It’s as if schoolyard irony is an important defense mechanism for them. They take accusations often used against them, and toss them at detractors. They’ll say you’re in a “cult” or “religion” for believing humans cause warming, that you lie, fudge data, are “closed-minded”, etc. One guy called me a “denier” (in denial that it’s all a hoax) even though I had not called him a denier. In general you can expect attacks on your character even if you were careful not to attack them, yet these attacks will seem like plausible descriptions of the attacker. Similarly, they may dismiss talk of the scientific literature or consensus as “appeals to authority”, apparently oblivious to the authorities (Rush Limbaugh, Roy Spencer, and many others) upon which their own opinion is based. Last but not least, they’ll complain of “politicizing the science” while politicizing the science.

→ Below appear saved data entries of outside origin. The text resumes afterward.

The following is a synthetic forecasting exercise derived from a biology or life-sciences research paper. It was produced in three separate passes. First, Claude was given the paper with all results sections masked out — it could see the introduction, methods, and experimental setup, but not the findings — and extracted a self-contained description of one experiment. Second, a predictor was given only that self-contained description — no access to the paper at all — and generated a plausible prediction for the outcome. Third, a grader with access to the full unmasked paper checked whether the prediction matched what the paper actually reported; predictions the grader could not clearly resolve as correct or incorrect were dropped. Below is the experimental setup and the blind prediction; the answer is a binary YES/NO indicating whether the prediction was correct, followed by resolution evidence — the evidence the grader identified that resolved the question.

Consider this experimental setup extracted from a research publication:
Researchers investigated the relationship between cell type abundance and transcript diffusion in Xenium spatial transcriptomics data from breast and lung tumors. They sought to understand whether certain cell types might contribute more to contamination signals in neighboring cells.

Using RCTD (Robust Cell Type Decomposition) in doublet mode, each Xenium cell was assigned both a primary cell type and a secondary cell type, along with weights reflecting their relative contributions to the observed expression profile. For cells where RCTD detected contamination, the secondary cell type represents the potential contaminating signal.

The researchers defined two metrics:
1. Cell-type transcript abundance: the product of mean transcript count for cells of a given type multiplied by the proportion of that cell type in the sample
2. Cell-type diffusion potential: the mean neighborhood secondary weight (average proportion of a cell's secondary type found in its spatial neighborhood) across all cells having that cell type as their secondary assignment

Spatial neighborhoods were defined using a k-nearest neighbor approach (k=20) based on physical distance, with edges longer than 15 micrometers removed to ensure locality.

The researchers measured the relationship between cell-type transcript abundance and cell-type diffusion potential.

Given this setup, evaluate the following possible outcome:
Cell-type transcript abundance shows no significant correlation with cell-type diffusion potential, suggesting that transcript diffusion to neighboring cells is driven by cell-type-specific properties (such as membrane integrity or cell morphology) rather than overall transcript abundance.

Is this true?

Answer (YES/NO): NO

Lack of knowledge seems to satisfy them as a knowledge substitute — e.g. “I’ve not seen evidence for X, so I can safely assume X is false” or “I’ve not seen evidence against X, so I can safely assume X is true.” Missing knowledge somehow provides not merely hope, but great confidence that the experts are wrong.
When you have reached the point where you’re considering whether your opponents are literally zombies without any subjective consciousness… could it be time to consider whether your own thinking has gone wrong somewhere?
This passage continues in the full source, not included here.